## Goal of the exercise:
Please set down the data word for word; images do not go in the copy.

Source data:
———
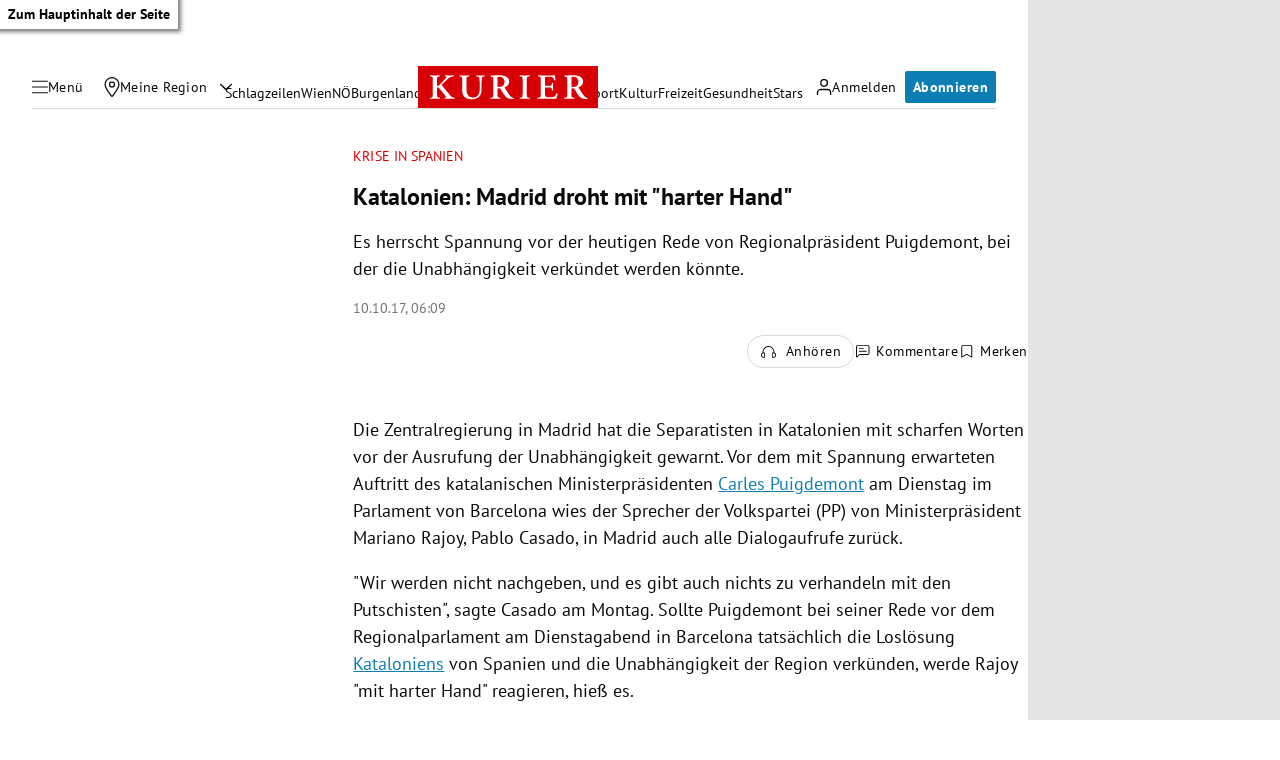

--- FILE ---
content_type: application/javascript; charset=utf-8
request_url: https://fundingchoicesmessages.google.com/f/AGSKWxVuToVWBxSQd4knzjpsdhN_oczqu29dMvfjnlA00vyadUNdXDJqFK2Zk0hg5f-oik5Z9_BJlCPDjvqV_J5Bu7W7zgfGhw1kG8ZOdHdzG0l23NyXnzDxBaEsu7NmWJUQc-efC1V1F9Q10twr6tXCNrKLCdqNhMIwsffH3sR1ox3iQdnPLHxlrbCSkaQf/_/bottom_adv./banner.php/ad/extra_/data/init?site_id=-728x90.
body_size: -1292
content:
window['b67c877c-7291-4122-ab9b-969f4762cf3c'] = true;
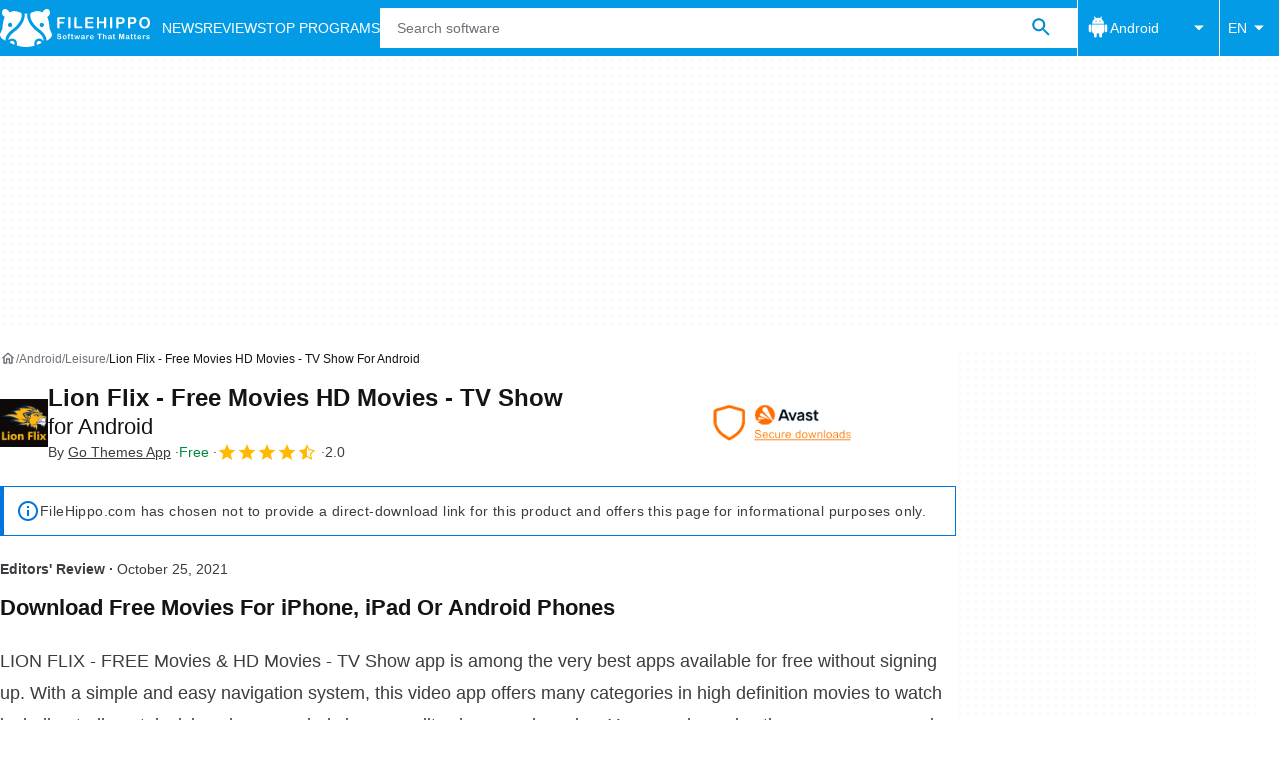

--- FILE ---
content_type: application/javascript; charset=utf-8
request_url: https://fundingchoicesmessages.google.com/f/AGSKWxU4Jc0195g9uScAHm78b5cBlusCihI_NSJEx-siYmKPM8ivPGGh-8GsOZZFoAUAdS59JYyfHsE3cDMvnfHW_MnQz4A4IGUdBcViC-ovpiK26Te2SDjTAq1Q1jJUJKg2Fl43VselMr7PQqCuigA5Xgnb8s0DUeoM_0D0Q00szWQ_cVrHdLbQhAYHgsA_/_/ad2gather./adjug./ads/scriptinject.468x60.php?-ad-sidebar-
body_size: -1282
content:
window['d0bd9d2f-e343-4b19-a5aa-fcb4dd39f420'] = true;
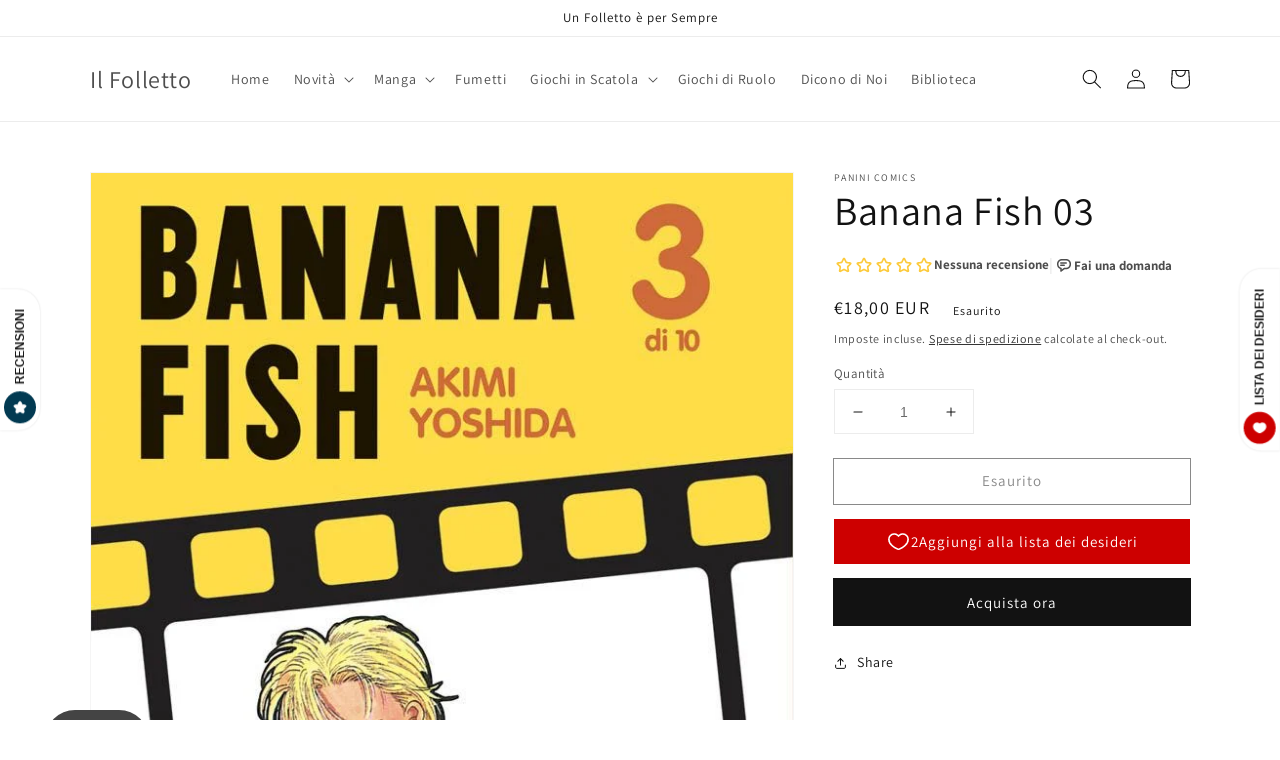

--- FILE ---
content_type: text/css
request_url: https://www.ilfolletto.com/cdn/shop/t/4/assets/component-card.css?v=150801359028351130571638103536
body_size: 488
content:
.card{display:block;overflow:hidden;text-decoration:none}.card-information+.card{margin-bottom:1.3rem}@media screen and (min-width: 750px){.card-information+.card{margin-bottom:1.7rem}}.card.card--soft{background-color:rgba(var(--color-foreground),.04);color:rgb(var(--color-foreground))}.card .icon-wrap{margin-left:.8rem;white-space:nowrap;transition:transform var(--duration-short) ease;overflow:hidden}.card--media{display:block;text-decoration:none}.card--text-only{display:flex;justify-content:center}.card--text-only.card--product{position:static}.card--text-only:before{content:"";display:block;padding-bottom:100%}.card--product{position:relative}.card--stretch{height:100%}.card--outline:not(.card--soft){border:calc(.1rem / var(--font-body-scale)) solid rgba(var(--color-foreground),.04)}.card--light-border{border:.1rem solid rgba(var(--color-foreground),.04)}.card--light-border:hover{border:.1rem solid rgba(var(--color-foreground),.3);box-shadow:none}.card__text-spacing{padding:3rem}.card-colored.color-background-1{background-color:rgba(var(--color-foreground),.04)}.card--media .card__text-spacing{padding:2rem}@media screen and (min-width: 750px){.card--media .card__text-spacing{padding-left:3rem;padding-right:3rem}}.card-information>*+*{margin-top:.5rem}.card--text-only .card__inner{display:grid;grid-template-rows:1fr auto 1fr;width:100%}.card__content{margin-left:2.5rem;margin-right:2.5rem}.card__content>*{margin:0}.card--text-only .card__content{grid-row:2;justify-self:flex-start;margin-bottom:6rem;margin-top:5rem}.card--text-only .card__badge{align-self:flex-end;grid-row:3}.card--search .card__badge>*,.card--text-only .card__badge>*{margin:0 1.2rem 1.2rem}.card--search .card__badge,.card--text-only .card__badge{position:initial}.card--text-only .card__content+.card__badge{margin-top:-5rem}.media+.card__content{margin-top:2rem;margin-bottom:1.5rem}@media screen and (min-width: 750px){.card--text-only .card__content{margin-top:7rem;margin-bottom:7rem}.card--text-only .card__content+.card__badge{margin-top:-7rem}}.card__text-spacing>*{margin:0}.card__text-spacing>*:not(.overlay-card)+*{margin-top:1.5rem}.card__text{margin:0;word-break:break-word}.card-information__text{display:block;margin:0;padding-right:1.2rem}.card-information__wrapper{width:100%}.card-information__wrapper>*{line-height:calc(1 + .4 / var(--font-body-scale));color:rgb(var(--color-foreground))}.card-information__wrapper>.price{color:rgb(var(--color-foreground))}.card-information__wrapper>.rating{margin-top:.4rem}.card-information__wrapper>*:not(.visually-hidden:first-child)+*:not(.rating){margin-top:.7rem}.card-information__wrapper .caption{letter-spacing:.07rem}.card-wrapper{color:inherit;display:flex;flex-direction:column;position:relative;text-decoration:none}.card-wrapper .card-information{order:1}.card-wrapper .full-unstyled-link:after{content:"";position:absolute;top:0;right:0;bottom:0;left:0;width:100%;height:100%;z-index:1}.card-wrapper .full-unstyled-link:focus-visible{outline:0;box-shadow:none}.card-wrapper .full-unstyled-link:focus-visible:after{outline:.2rem solid rgba(var(--color-foreground),.5);outline-offset:.3rem;box-shadow:0 0 0 .3rem rgb(var(--color-background)),0 0 .5rem .4rem rgba(var(--color-foreground),.3)}.card-wrapper:focus-within .card{box-shadow:none}.card__media-spacer{padding:2rem 2rem 0}@media screen and (min-width: 750px){.card__media-spacer{padding:3rem 3rem 0}}.card__media-full-spacer{padding:2rem}.card-article-info{margin-top:1rem;display:flex;flex-wrap:wrap}.card__badge{bottom:1rem;display:flex;flex-wrap:wrap;left:1rem;position:absolute}.card__badge>*{margin-right:1rem;margin-top:.5rem}.overlay-card{position:absolute;top:0;bottom:0;left:0;right:0;display:flex;background:transparent;transition:background-color var(--duration-long) ease}.card:hover .card-colored .overlay-card{background-color:rgba(var(--color-card-hover),.06)}@media screen and (min-width: 990px){.card .media.media--hover-effect>img:only-child,.card-wrapper .media.media--hover-effect>img:only-child,.card--search img{transition:transform var(--duration-long) ease}.card:hover .media.media--hover-effect>img:first-child:only-child,.card-wrapper:hover .media.media--hover-effect>img:first-child:only-child{transform:scale(1.03)}.card-wrapper:hover .media.media--hover-effect>img:first-child:not(:only-child){opacity:0}.card-wrapper:hover .media.media--hover-effect>img+img{opacity:1;transition:transform var(--duration-long) ease;transform:scale(1.03)}.card-wrapper:hover .card-information__text{text-decoration:underline;text-underline-offset:.3rem}.card-wrapper:hover .card--search img{transform:scale(1.05)}.card-wrapper:hover .card__text{text-decoration:underline;text-underline-offset:.3rem}.card-wrapper:hover .card--soft{background-color:rgba(var(--color-card-hover),.06);transition:background-color var(--duration-long) ease}}
/*# sourceMappingURL=/cdn/shop/t/4/assets/component-card.css.map?v=150801359028351130571638103536 */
———
## Exercise output:
--- FILE ---
content_type: application/javascript; charset=utf-8
request_url: https://fundingchoicesmessages.google.com/f/AGSKWxVuToVWBxSQd4knzjpsdhN_oczqu29dMvfjnlA00vyadUNdXDJqFK2Zk0hg5f-oik5Z9_BJlCPDjvqV_J5Bu7W7zgfGhw1kG8ZOdHdzG0l23NyXnzDxBaEsu7NmWJUQc-efC1V1F9Q10twr6tXCNrKLCdqNhMIwsffH3sR1ox3iQdnPLHxlrbCSkaQf/_/bottom_adv./banner.php/ad/extra_/data/init?site_id=-728x90.
body_size: -1292
content:
window['b67c877c-7291-4122-ab9b-969f4762cf3c'] = true;

--- FILE ---
content_type: application/javascript; charset=utf-8
request_url: https://fundingchoicesmessages.google.com/f/AGSKWxU4Jc0195g9uScAHm78b5cBlusCihI_NSJEx-siYmKPM8ivPGGh-8GsOZZFoAUAdS59JYyfHsE3cDMvnfHW_MnQz4A4IGUdBcViC-ovpiK26Te2SDjTAq1Q1jJUJKg2Fl43VselMr7PQqCuigA5Xgnb8s0DUeoM_0D0Q00szWQ_cVrHdLbQhAYHgsA_/_/ad2gather./adjug./ads/scriptinject.468x60.php?-ad-sidebar-
body_size: -1282
content:
window['d0bd9d2f-e343-4b19-a5aa-fcb4dd39f420'] = true;

--- FILE ---
content_type: text/css
request_url: https://www.ilfolletto.com/cdn/shop/t/4/assets/component-card.css?v=150801359028351130571638103536
body_size: 488
content:
.card{display:block;overflow:hidden;text-decoration:none}.card-information+.card{margin-bottom:1.3rem}@media screen and (min-width: 750px){.card-information+.card{margin-bottom:1.7rem}}.card.card--soft{background-color:rgba(var(--color-foreground),.04);color:rgb(var(--color-foreground))}.card .icon-wrap{margin-left:.8rem;white-space:nowrap;transition:transform var(--duration-short) ease;overflow:hidden}.card--media{display:block;text-decoration:none}.card--text-only{display:flex;justify-content:center}.card--text-only.card--product{position:static}.card--text-only:before{content:"";display:block;padding-bottom:100%}.card--product{position:relative}.card--stretch{height:100%}.card--outline:not(.card--soft){border:calc(.1rem / var(--font-body-scale)) solid rgba(var(--color-foreground),.04)}.card--light-border{border:.1rem solid rgba(var(--color-foreground),.04)}.card--light-border:hover{border:.1rem solid rgba(var(--color-foreground),.3);box-shadow:none}.card__text-spacing{padding:3rem}.card-colored.color-background-1{background-color:rgba(var(--color-foreground),.04)}.card--media .card__text-spacing{padding:2rem}@media screen and (min-width: 750px){.card--media .card__text-spacing{padding-left:3rem;padding-right:3rem}}.card-information>*+*{margin-top:.5rem}.card--text-only .card__inner{display:grid;grid-template-rows:1fr auto 1fr;width:100%}.card__content{margin-left:2.5rem;margin-right:2.5rem}.card__content>*{margin:0}.card--text-only .card__content{grid-row:2;justify-self:flex-start;margin-bottom:6rem;margin-top:5rem}.card--text-only .card__badge{align-self:flex-end;grid-row:3}.card--search .card__badge>*,.card--text-only .card__badge>*{margin:0 1.2rem 1.2rem}.card--search .card__badge,.card--text-only .card__badge{position:initial}.card--text-only .card__content+.card__badge{margin-top:-5rem}.media+.card__content{margin-top:2rem;margin-bottom:1.5rem}@media screen and (min-width: 750px){.card--text-only .card__content{margin-top:7rem;margin-bottom:7rem}.card--text-only .card__content+.card__badge{margin-top:-7rem}}.card__text-spacing>*{margin:0}.card__text-spacing>*:not(.overlay-card)+*{margin-top:1.5rem}.card__text{margin:0;word-break:break-word}.card-information__text{display:block;margin:0;padding-right:1.2rem}.card-information__wrapper{width:100%}.card-information__wrapper>*{line-height:calc(1 + .4 / var(--font-body-scale));color:rgb(var(--color-foreground))}.card-information__wrapper>.price{color:rgb(var(--color-foreground))}.card-information__wrapper>.rating{margin-top:.4rem}.card-information__wrapper>*:not(.visually-hidden:first-child)+*:not(.rating){margin-top:.7rem}.card-information__wrapper .caption{letter-spacing:.07rem}.card-wrapper{color:inherit;display:flex;flex-direction:column;position:relative;text-decoration:none}.card-wrapper .card-information{order:1}.card-wrapper .full-unstyled-link:after{content:"";position:absolute;top:0;right:0;bottom:0;left:0;width:100%;height:100%;z-index:1}.card-wrapper .full-unstyled-link:focus-visible{outline:0;box-shadow:none}.card-wrapper .full-unstyled-link:focus-visible:after{outline:.2rem solid rgba(var(--color-foreground),.5);outline-offset:.3rem;box-shadow:0 0 0 .3rem rgb(var(--color-background)),0 0 .5rem .4rem rgba(var(--color-foreground),.3)}.card-wrapper:focus-within .card{box-shadow:none}.card__media-spacer{padding:2rem 2rem 0}@media screen and (min-width: 750px){.card__media-spacer{padding:3rem 3rem 0}}.card__media-full-spacer{padding:2rem}.card-article-info{margin-top:1rem;display:flex;flex-wrap:wrap}.card__badge{bottom:1rem;display:flex;flex-wrap:wrap;left:1rem;position:absolute}.card__badge>*{margin-right:1rem;margin-top:.5rem}.overlay-card{position:absolute;top:0;bottom:0;left:0;right:0;display:flex;background:transparent;transition:background-color var(--duration-long) ease}.card:hover .card-colored .overlay-card{background-color:rgba(var(--color-card-hover),.06)}@media screen and (min-width: 990px){.card .media.media--hover-effect>img:only-child,.card-wrapper .media.media--hover-effect>img:only-child,.card--search img{transition:transform var(--duration-long) ease}.card:hover .media.media--hover-effect>img:first-child:only-child,.card-wrapper:hover .media.media--hover-effect>img:first-child:only-child{transform:scale(1.03)}.card-wrapper:hover .media.media--hover-effect>img:first-child:not(:only-child){opacity:0}.card-wrapper:hover .media.media--hover-effect>img+img{opacity:1;transition:transform var(--duration-long) ease;transform:scale(1.03)}.card-wrapper:hover .card-information__text{text-decoration:underline;text-underline-offset:.3rem}.card-wrapper:hover .card--search img{transform:scale(1.05)}.card-wrapper:hover .card__text{text-decoration:underline;text-underline-offset:.3rem}.card-wrapper:hover .card--soft{background-color:rgba(var(--color-card-hover),.06);transition:background-color var(--duration-long) ease}}
/*# sourceMappingURL=/cdn/shop/t/4/assets/component-card.css.map?v=150801359028351130571638103536 */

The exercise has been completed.